## Input records:
#####
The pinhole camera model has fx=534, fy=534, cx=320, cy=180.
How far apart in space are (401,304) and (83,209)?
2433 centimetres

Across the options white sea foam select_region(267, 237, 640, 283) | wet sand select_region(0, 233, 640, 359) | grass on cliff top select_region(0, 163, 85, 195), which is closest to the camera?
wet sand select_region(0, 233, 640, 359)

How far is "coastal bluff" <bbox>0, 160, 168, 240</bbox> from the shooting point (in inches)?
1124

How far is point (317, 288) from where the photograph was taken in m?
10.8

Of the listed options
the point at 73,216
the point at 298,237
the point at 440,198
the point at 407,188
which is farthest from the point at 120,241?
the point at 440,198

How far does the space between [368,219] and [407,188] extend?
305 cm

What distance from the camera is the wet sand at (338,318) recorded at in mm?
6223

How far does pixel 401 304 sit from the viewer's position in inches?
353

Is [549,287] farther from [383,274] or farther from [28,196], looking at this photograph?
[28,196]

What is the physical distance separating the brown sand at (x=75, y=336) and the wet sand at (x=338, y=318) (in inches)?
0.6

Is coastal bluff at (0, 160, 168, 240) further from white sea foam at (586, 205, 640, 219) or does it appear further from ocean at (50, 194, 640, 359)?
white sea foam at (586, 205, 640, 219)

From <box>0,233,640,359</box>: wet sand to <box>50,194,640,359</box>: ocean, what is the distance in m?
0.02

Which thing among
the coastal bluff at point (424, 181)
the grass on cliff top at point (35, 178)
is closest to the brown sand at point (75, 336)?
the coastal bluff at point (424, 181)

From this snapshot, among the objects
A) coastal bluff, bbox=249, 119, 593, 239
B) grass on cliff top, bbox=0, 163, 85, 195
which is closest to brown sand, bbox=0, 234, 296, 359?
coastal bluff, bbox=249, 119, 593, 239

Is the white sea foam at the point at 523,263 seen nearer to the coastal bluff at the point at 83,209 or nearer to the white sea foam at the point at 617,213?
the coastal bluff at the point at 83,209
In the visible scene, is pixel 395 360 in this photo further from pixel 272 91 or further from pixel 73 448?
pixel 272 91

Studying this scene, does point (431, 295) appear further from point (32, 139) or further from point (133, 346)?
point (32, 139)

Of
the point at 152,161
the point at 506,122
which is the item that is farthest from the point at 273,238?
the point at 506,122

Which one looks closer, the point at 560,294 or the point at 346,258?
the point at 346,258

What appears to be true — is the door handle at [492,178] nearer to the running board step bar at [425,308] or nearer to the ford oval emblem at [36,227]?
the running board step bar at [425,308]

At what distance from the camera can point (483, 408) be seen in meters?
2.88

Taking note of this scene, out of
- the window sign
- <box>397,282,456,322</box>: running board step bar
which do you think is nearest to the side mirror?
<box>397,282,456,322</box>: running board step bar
#####
## Task to complete:
Each record above should be restated word for word.

## Result:
The pinhole camera model has fx=534, fy=534, cx=320, cy=180.
How far apart in space are (401,304) and (83,209)?
2433 centimetres

Across the options white sea foam select_region(267, 237, 640, 283) | wet sand select_region(0, 233, 640, 359) | grass on cliff top select_region(0, 163, 85, 195), which is closest to the camera?
wet sand select_region(0, 233, 640, 359)

How far is "coastal bluff" <bbox>0, 160, 168, 240</bbox> from the shooting point (in inches)?
1124

How far is point (317, 288) from where the photograph was taken in m?
10.8

Of the listed options
the point at 73,216
the point at 298,237
the point at 440,198
the point at 407,188
which is farthest from the point at 120,241?
the point at 440,198

How far does the space between [368,219] and [407,188] extend?
305 cm

What distance from the camera is the wet sand at (338,318) recorded at in mm?
6223

How far does pixel 401 304 sit from the viewer's position in inches?
353

Is [549,287] farther from [383,274] or farther from [28,196], looking at this photograph?
[28,196]

What is the physical distance separating the brown sand at (x=75, y=336) and the wet sand at (x=338, y=318) (in inches)?
0.6

Is coastal bluff at (0, 160, 168, 240) further from white sea foam at (586, 205, 640, 219) or does it appear further from ocean at (50, 194, 640, 359)?
white sea foam at (586, 205, 640, 219)

From <box>0,233,640,359</box>: wet sand to <box>50,194,640,359</box>: ocean, what is the distance in m?
0.02

Which thing among
the coastal bluff at point (424, 181)
the grass on cliff top at point (35, 178)
is closest to the brown sand at point (75, 336)?
the coastal bluff at point (424, 181)

From this snapshot, among the objects
A) coastal bluff, bbox=249, 119, 593, 239
B) grass on cliff top, bbox=0, 163, 85, 195
which is closest to brown sand, bbox=0, 234, 296, 359?
coastal bluff, bbox=249, 119, 593, 239

Is the white sea foam at the point at 523,263 seen nearer to the coastal bluff at the point at 83,209 or nearer to the white sea foam at the point at 617,213?
the coastal bluff at the point at 83,209
In the visible scene, is pixel 395 360 in this photo further from pixel 272 91 or further from pixel 73 448?
pixel 272 91

Studying this scene, does point (431, 295) appear further from point (32, 139) or further from point (133, 346)?
point (32, 139)

Of
the point at 152,161
the point at 506,122
which is the item that is farthest from the point at 273,238?
the point at 506,122

Which one looks closer, the point at 560,294 or the point at 346,258?
the point at 346,258

What appears to be true — is the door handle at [492,178] nearer to the running board step bar at [425,308] or nearer to the ford oval emblem at [36,227]?
the running board step bar at [425,308]

At what distance from the camera can point (483, 408) be seen in meters?
2.88

Taking note of this scene, out of
- the window sign
- <box>397,282,456,322</box>: running board step bar
which do you think is nearest to the side mirror?
<box>397,282,456,322</box>: running board step bar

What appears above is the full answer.